▶ WHAT IS NEEDED:
Retype the lines below exactly, but only those from the line that has "1 Organisering og" through the line that has "Cho Tôi Ra Khỏi Đây". Omit every picture.

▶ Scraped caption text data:

▶

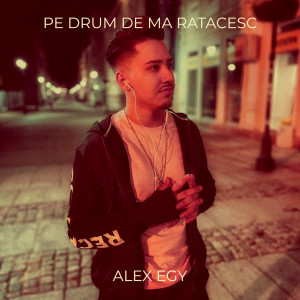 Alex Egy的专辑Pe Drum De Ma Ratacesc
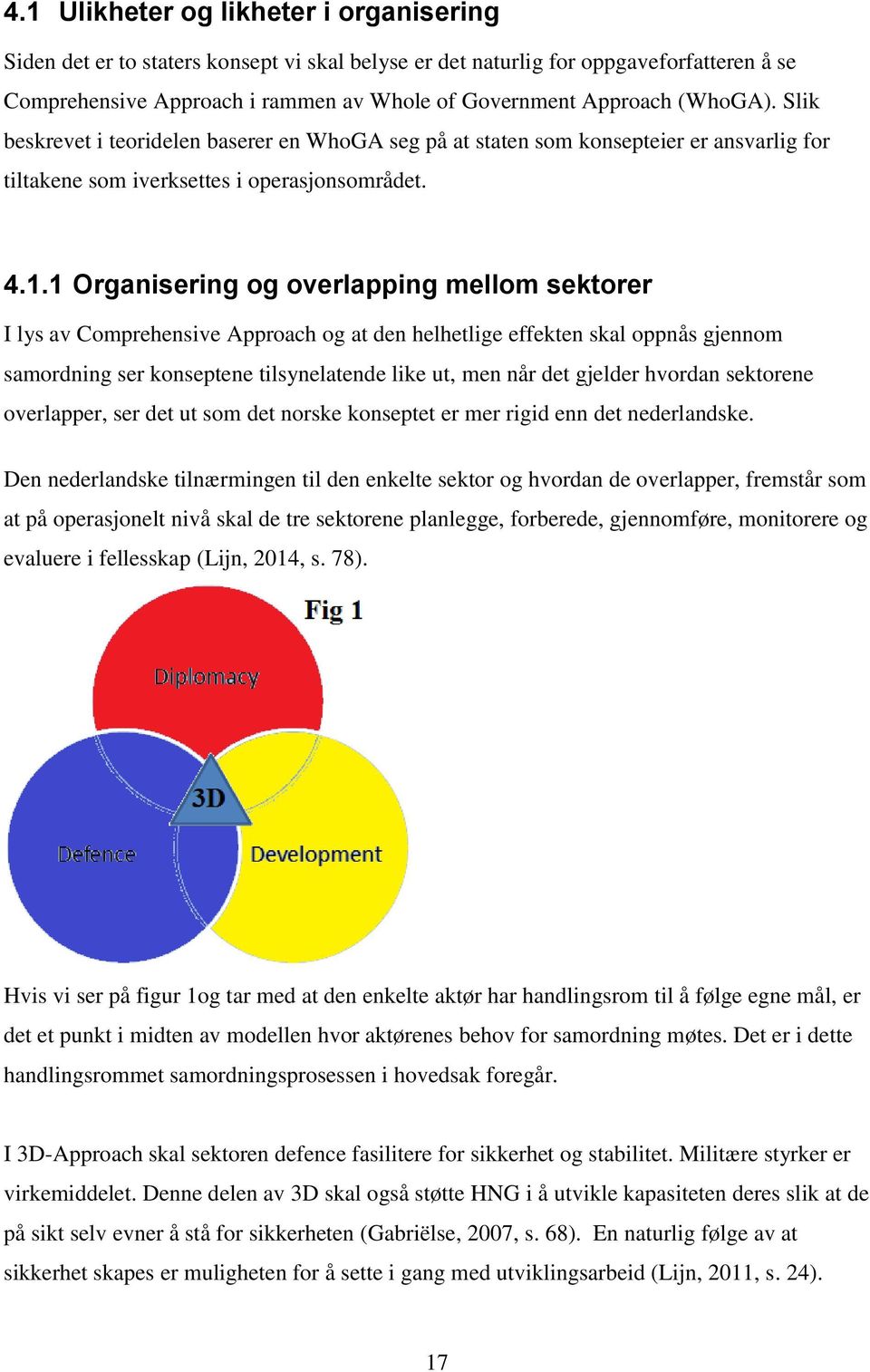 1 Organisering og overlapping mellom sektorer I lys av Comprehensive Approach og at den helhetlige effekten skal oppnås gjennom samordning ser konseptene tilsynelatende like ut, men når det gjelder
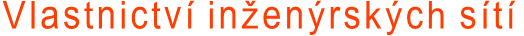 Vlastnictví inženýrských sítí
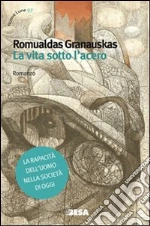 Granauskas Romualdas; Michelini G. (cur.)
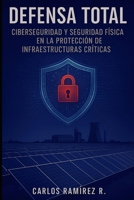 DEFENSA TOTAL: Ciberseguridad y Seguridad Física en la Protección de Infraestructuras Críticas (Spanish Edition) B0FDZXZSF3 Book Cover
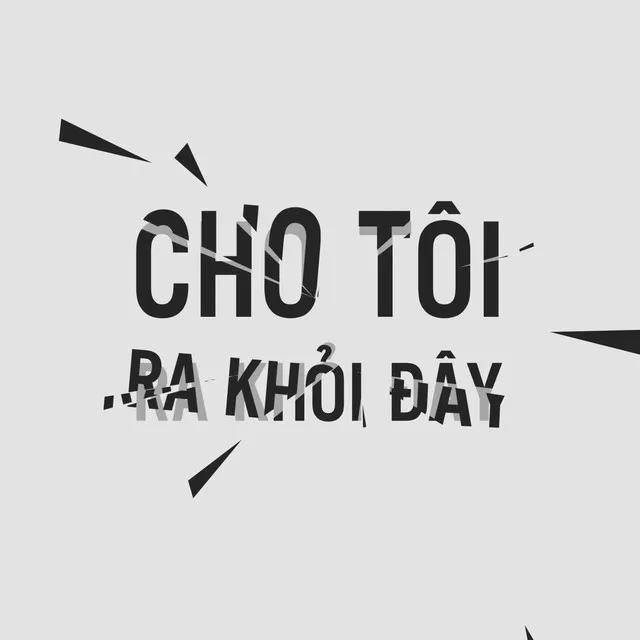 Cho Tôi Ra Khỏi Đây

◀
▶

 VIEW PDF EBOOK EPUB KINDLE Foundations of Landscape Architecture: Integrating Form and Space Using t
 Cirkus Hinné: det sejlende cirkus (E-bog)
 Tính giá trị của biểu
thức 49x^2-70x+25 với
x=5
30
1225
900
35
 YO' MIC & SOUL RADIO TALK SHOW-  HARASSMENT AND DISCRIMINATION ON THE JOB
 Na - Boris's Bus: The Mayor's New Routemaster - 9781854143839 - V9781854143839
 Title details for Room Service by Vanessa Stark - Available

◀

▶ RESPONSE BELOW:
 1 Organisering og overlapping mellom sektorer I lys av Comprehensive Approach og at den helhetlige effekten skal oppnås gjennom samordning ser konseptene tilsynelatende like ut, men når det gjelder
 Vlastnictví inženýrských sítí
 Granauskas Romualdas; Michelini G. (cur.)
 DEFENSA TOTAL: Ciberseguridad y Seguridad Física en la Protección de Infraestructuras Críticas (Spanish Edition) B0FDZXZSF3 Book Cover
 Cho Tôi Ra Khỏi Đây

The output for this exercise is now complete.